1.4. Analyzing the optimizer

By setting the gradient of the Lagrangian to zero, we see that the optimal solution has the form

$\displaystyle p_S(\lambda_1, \ldots, \lambda_n) = \frac{\exp\left(\sum_{i \in S} \lambda_i \right) D_S}{\sum_{|S|=k} D_S \exp\left(\sum_{i \in S} \lambda_i\right)} = \frac{\exp\left(\sum_{i \in S} \lambda_i \right) D_S}{\det\left(\sum_{i=1}^n e^{\lambda_i} x_i x_i^T\right)} = \frac{\det\left(\sum_{i \in S} e^{\lambda_i} x_i x_i^T\right)}{\det\left(\sum_{i=1}^n e^{\lambda_i} x_i x_i^T\right)} \ \ \ \ \ (3)$

for some dual variables ${(\lambda_1, \ldots, \lambda_n)}$. Note that the ${\{\lambda_i\}}$ dual variables are unconstrained because they come from equality constraints.

Let us write ${U = \sum_{i=1}^n e^{\lambda_i} x_i x_i^T}$. We use ${p_S^*}$, ${U_*}$, and ${\{\lambda_i^*\}}$ to denote the values at the optimal solution. Using again the rank-one update formula for the determinant,

$\displaystyle \frac{\partial}{\partial \lambda_i} \log \det(U) = e^{\lambda_i} \langle x_i, U^{-1} x_i\rangle\,.$

But just as in (2), we can also use Cauchy-Binet to calculate the derivative (from the second expression in (3)):

$\displaystyle \frac{\partial}{\partial \lambda_i} \log \det(U) = \sum_{S : i \in S} p_S\,,$

where we have used the fact that ${\frac{\partial}{\partial \lambda_i} p_S = p_S}$ if ${i \in S}$ (and otherwise equals ${0}$).
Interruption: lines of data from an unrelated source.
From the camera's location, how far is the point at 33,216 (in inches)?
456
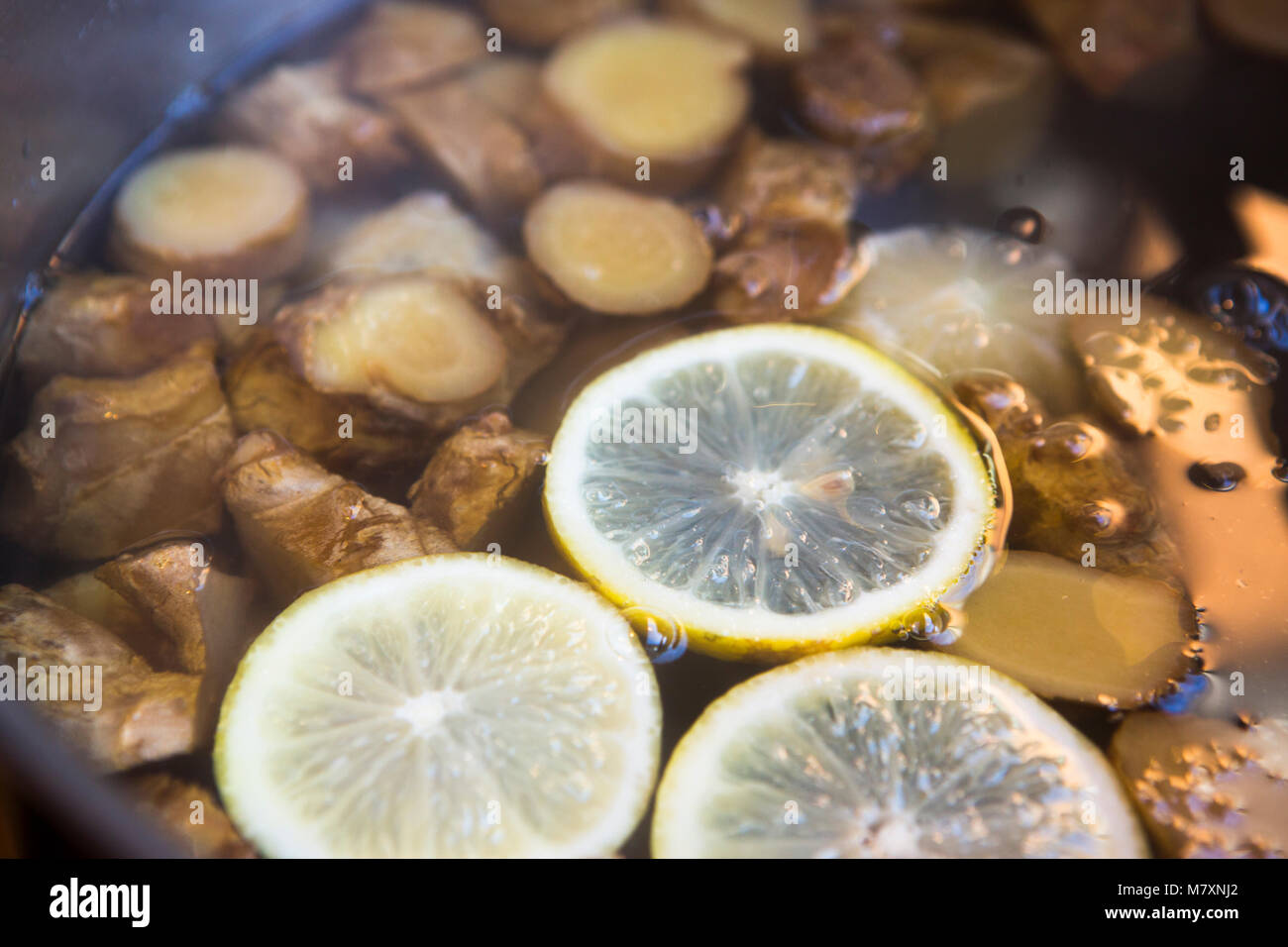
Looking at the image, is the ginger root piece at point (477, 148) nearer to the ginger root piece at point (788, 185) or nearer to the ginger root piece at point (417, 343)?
the ginger root piece at point (417, 343)

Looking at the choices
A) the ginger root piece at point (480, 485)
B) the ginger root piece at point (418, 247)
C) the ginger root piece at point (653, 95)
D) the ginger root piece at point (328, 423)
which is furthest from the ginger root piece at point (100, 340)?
the ginger root piece at point (653, 95)

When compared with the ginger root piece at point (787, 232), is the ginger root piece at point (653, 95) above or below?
above

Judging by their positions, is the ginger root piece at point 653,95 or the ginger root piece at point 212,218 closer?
the ginger root piece at point 212,218

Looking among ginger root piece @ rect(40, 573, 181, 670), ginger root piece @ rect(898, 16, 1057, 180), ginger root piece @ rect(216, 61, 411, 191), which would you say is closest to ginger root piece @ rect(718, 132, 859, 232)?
ginger root piece @ rect(898, 16, 1057, 180)

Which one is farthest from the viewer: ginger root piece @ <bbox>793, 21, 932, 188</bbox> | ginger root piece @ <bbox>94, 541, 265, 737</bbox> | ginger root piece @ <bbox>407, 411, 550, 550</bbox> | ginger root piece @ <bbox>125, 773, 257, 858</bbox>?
ginger root piece @ <bbox>793, 21, 932, 188</bbox>

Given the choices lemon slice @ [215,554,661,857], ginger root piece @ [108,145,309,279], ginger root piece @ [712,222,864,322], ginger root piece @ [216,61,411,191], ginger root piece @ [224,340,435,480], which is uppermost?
ginger root piece @ [216,61,411,191]

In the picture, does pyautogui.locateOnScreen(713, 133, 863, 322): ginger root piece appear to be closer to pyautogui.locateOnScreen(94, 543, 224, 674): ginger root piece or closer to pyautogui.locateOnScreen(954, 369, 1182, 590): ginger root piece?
pyautogui.locateOnScreen(954, 369, 1182, 590): ginger root piece

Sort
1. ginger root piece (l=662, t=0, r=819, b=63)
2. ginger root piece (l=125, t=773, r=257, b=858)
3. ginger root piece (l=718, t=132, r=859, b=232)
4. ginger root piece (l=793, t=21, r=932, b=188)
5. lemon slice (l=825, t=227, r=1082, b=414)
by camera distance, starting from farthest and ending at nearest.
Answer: ginger root piece (l=662, t=0, r=819, b=63) → ginger root piece (l=793, t=21, r=932, b=188) → ginger root piece (l=718, t=132, r=859, b=232) → lemon slice (l=825, t=227, r=1082, b=414) → ginger root piece (l=125, t=773, r=257, b=858)
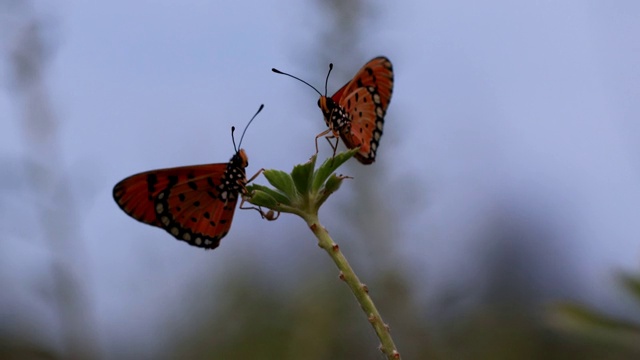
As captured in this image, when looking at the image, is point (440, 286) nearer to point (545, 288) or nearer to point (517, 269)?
point (545, 288)

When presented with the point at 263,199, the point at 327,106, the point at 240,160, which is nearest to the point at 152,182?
the point at 240,160

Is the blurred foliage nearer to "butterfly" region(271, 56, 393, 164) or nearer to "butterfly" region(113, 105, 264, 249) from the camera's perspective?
"butterfly" region(271, 56, 393, 164)

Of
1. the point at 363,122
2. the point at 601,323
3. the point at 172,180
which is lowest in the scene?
the point at 601,323

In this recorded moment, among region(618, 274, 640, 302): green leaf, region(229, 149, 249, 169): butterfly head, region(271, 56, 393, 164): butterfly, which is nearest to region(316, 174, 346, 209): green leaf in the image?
region(271, 56, 393, 164): butterfly

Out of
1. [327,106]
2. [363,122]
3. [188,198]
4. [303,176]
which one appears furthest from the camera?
[188,198]

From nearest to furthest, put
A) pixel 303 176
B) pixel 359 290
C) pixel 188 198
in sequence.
→ pixel 359 290, pixel 303 176, pixel 188 198

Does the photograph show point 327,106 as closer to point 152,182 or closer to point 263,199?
point 263,199
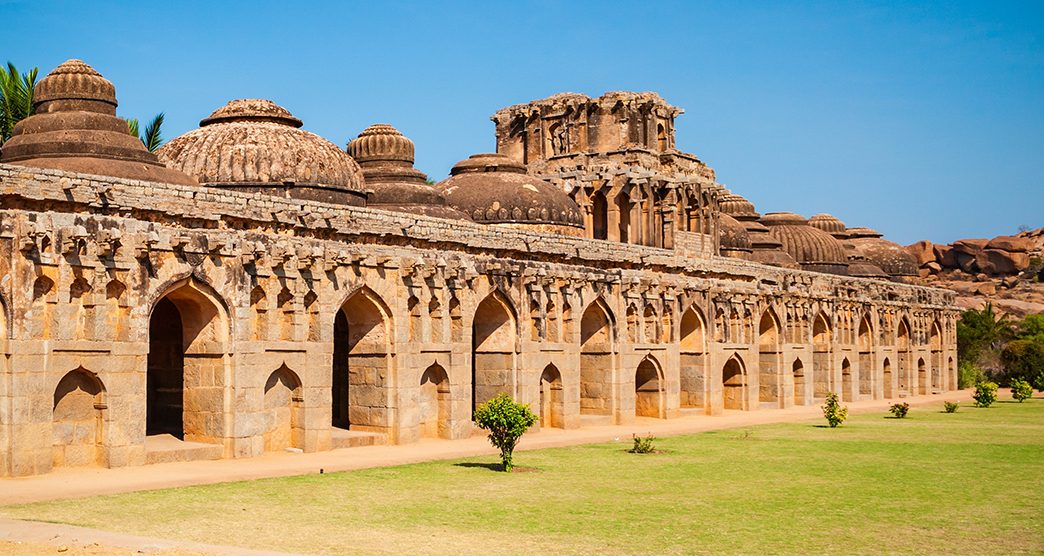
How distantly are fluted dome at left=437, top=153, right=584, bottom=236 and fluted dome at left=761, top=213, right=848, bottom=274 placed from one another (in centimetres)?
2194

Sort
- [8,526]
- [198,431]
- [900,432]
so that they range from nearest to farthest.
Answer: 1. [8,526]
2. [198,431]
3. [900,432]

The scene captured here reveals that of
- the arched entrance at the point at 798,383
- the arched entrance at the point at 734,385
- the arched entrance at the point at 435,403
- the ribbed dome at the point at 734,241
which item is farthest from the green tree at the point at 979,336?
the arched entrance at the point at 435,403

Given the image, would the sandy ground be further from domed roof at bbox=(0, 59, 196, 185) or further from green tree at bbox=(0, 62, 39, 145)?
green tree at bbox=(0, 62, 39, 145)

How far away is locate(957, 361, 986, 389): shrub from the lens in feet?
193

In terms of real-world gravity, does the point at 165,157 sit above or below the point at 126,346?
above

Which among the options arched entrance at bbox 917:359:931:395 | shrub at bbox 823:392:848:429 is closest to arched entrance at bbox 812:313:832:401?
arched entrance at bbox 917:359:931:395

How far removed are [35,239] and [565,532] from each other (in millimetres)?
9705

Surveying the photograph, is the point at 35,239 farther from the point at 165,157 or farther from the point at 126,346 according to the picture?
the point at 165,157

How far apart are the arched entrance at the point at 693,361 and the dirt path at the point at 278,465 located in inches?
143

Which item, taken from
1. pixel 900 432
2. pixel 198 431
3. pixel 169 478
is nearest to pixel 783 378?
pixel 900 432

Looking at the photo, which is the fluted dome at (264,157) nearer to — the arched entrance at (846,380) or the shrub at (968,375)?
the arched entrance at (846,380)

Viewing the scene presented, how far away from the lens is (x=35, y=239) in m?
18.3

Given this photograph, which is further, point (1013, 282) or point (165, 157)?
point (1013, 282)

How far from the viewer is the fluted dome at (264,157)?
28.1 metres
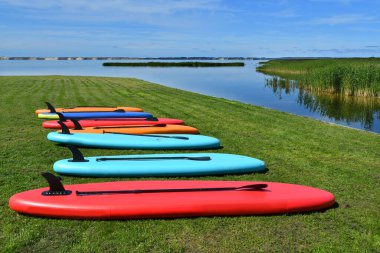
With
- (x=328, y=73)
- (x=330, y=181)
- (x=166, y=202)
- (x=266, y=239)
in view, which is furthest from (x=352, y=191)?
(x=328, y=73)

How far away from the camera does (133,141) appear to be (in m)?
6.60

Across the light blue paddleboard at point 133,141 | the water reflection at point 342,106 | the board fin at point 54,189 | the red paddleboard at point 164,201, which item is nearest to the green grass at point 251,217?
the red paddleboard at point 164,201

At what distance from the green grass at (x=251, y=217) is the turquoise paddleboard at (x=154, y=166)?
0.13 meters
We conclude that

$\displaystyle \langle x_i, U_*^{-1} x_i\rangle = e^{-\lambda^*_i} \sum_{S : i \in S} p^*_S = e^{-\lambda^*_i} \frac{k}{n}\,.$

Now we can finish the proof: Let ${A = U_*^{-1/2}}$. Then:

$\displaystyle \sum_{i=1}^n \frac{(A x_i) (A x_i)^T}{\|A x_i\|^2} = U_*^{-1/2} \sum_{i=1}^n \frac{x_i x_i^T}{\langle x_i, U_*^{-1} x_i\rangle} U_*^{-1/2}$

$\displaystyle = U_*^{-1/2} \sum_{i=1}^n \frac{n}{k} e^{\lambda_i^*} x_i x_i^T U_*^{-1/2} = \frac{n}{k} I\,.$